Daddy Clay: Uh, no. This is actually from my younger child, my youngest child. And he had a tough experience last Halloween and he wrote this letter and I just want to share it with you and our viewers. “Dear Halloween, I am two and I hate you.” He’s very advanced.

Daddy Brad: That’s strong language from a two year old.

Daddy Clay: “My big brother and big sister kept telling me that you are lots of fun and that I will like you very much. They are liars. I knew this before but forgot for a while because they talked about candy. Because of you my mom pulled a big stuffed whale attached to suspenders over my head. She called it an Orca, but I know it is a Shamu. I also hate Shamu. One time I saw Shamu jump out of a pool so I left that Sea World very fast. Now I am dressed like him so I am afraid of myself.

Daddy Brad: That’s a conundrum for a two year old.

Daddy Clay: The other part is the monsters. My dad says there are no monsters. He is a big fat liar. I saw maybe one hundredy seven…

Daddy Brad: That’s a lot of monsters, dude.

Daddy Clay: …They were as big as teenagers and almost as scary. They definitely mostly had teeth which are dangerous. My brother and my sister kept talking about trick-or-treat which also sounded really good and I got really excited but I was also keeping an eye out for monsters and it took a really long time for it to get dark so I pretty much lost my shit.”

Daddy Brad: Hahaha – is this written by…

Daddy Clay: Yeah, could we go to the photo please? Photo, Troy. “Thank goodness I have my football. The candy part was pretty good. Other than that you suck. Sincerely, Coop.”

Daddy Brad: Blasting.

Daddy Clay: That’s a good example of what this h holiday can do to small children.

Daddy Brad: You’re missing the whole spirit. I think you need to plan it a little better.

Daddy Clay: The kid’s traumatized.

Daddy Brad: Maybe let him be a football player. It sounds like he likes football.

Daddy Clay: I mean, it’s just not…for some younger kids I just don’t think it’s good.

Daddy Brad: I think Halloweens a wonderful holiday. I love it. You get to dress up in things you admire and you get to go around and get candy so, I’m all for it.

Daddy Clay: Well, we hope, we hope that you have a better Halloween experience with your kids than Coop had on his last Halloween.
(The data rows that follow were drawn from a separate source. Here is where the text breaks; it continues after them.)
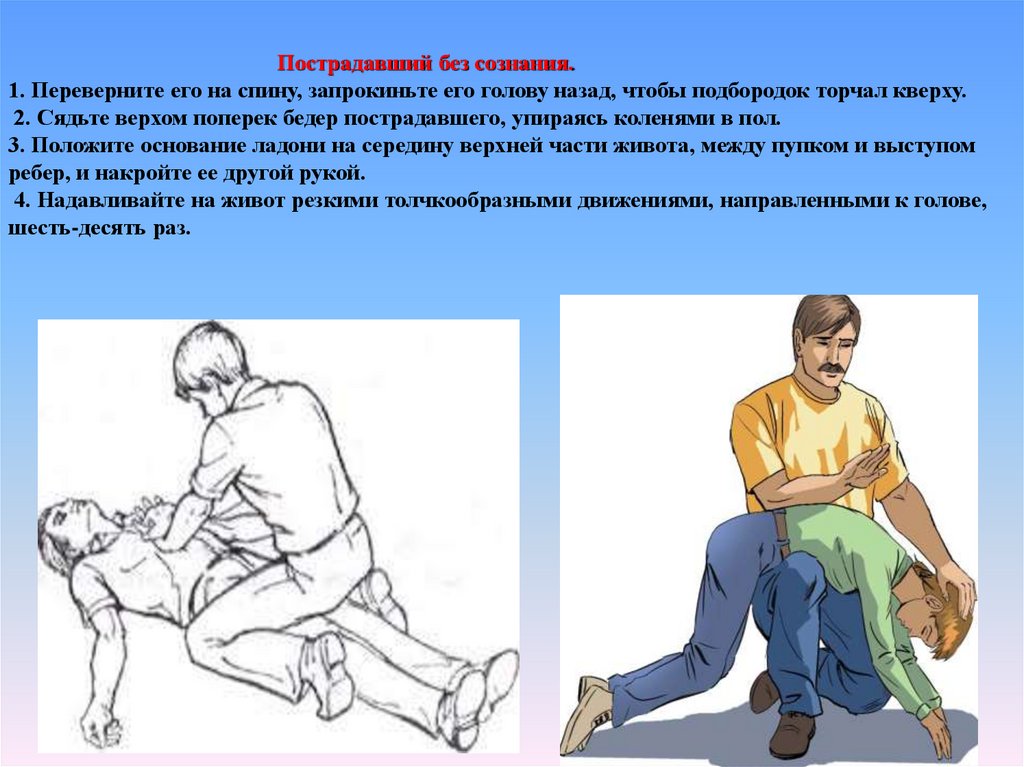 Пострадавший без сознания.

1. Переверните его на спину, запрокиньте его голову назад, чтобы подбородок торчал кверху.
2. Сядьте верхом поперек бедер пострадавшего, упираясь коленями в пол.
3. Положите основание ладони на середину верхней части живота, между пупком и выступом ребер, и накройте ее другой рукой.
4. Надавливайте на живот резкими толчкообразными движениями, направленными к голове, шесть-десять раз.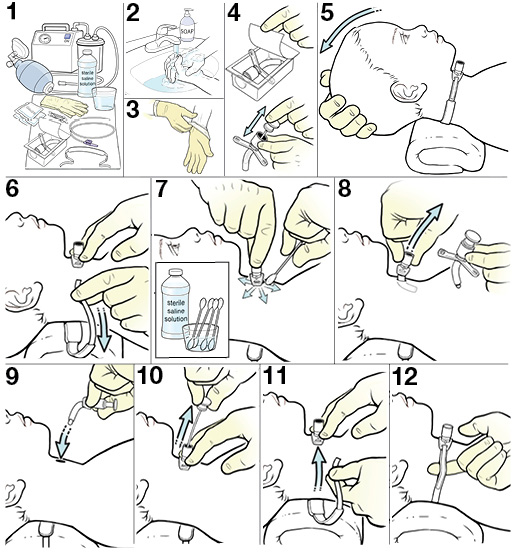 1

sterile saline solution

2

SOAP

3

4

5

6

7

sterile saline solution

8

9

10

11

12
And I’m holding out hope that he’ll have a better experience this Halloween. So what we’d like to do is run a little contest.

Daddy Brad: Oh good, I love contests.

Daddy Clay: Daddy Brad, what we’d like for you to do – our DadLabs viewers, the beloved that you are, send us photos of your little ghouls and goblins in Halloween costumes. Do it by email, it’s probably the best way to do it. Just send it to just as an attachment. We’ll take a look at those and we’ll post a lot of them and then we’ll pick a couple of winners.

Daddy Brad: Yeah.

Daddy Clay: Runner-ups.

Daddy Brad: Runner-ups get the Due Dads series – Survival Guide to Pregnancy, Survival Guide to Labor and Delivery.

Daddy Clay: And the big winner…

Daddy Brad: Yeah, the big winner.

Daddy Clay: …gets the Red Castle Sport. This right here – it’s a baby carrier.

Daddy Brad: Whoa, that’s good.

Daddy Clay: It’s one of the classics in the male baby carrier line because this will prevent the ‘nut kick’ which is why we like it, this particular model.

Daddy Brad: Yeah. You can use it to carry about big bags of candy too. Well, happy All Hallows Eve.

Daddy Clay: Yeah, be careful. Don’t force it on your children is they don’t feel like it.

Daddy Brad: Yeah, and lets see those costumes. Dude, I think my sphincter’s leaking a little bit. You need a top off.

Daddy Clay: No thanks dude. You can keep that for your own treat.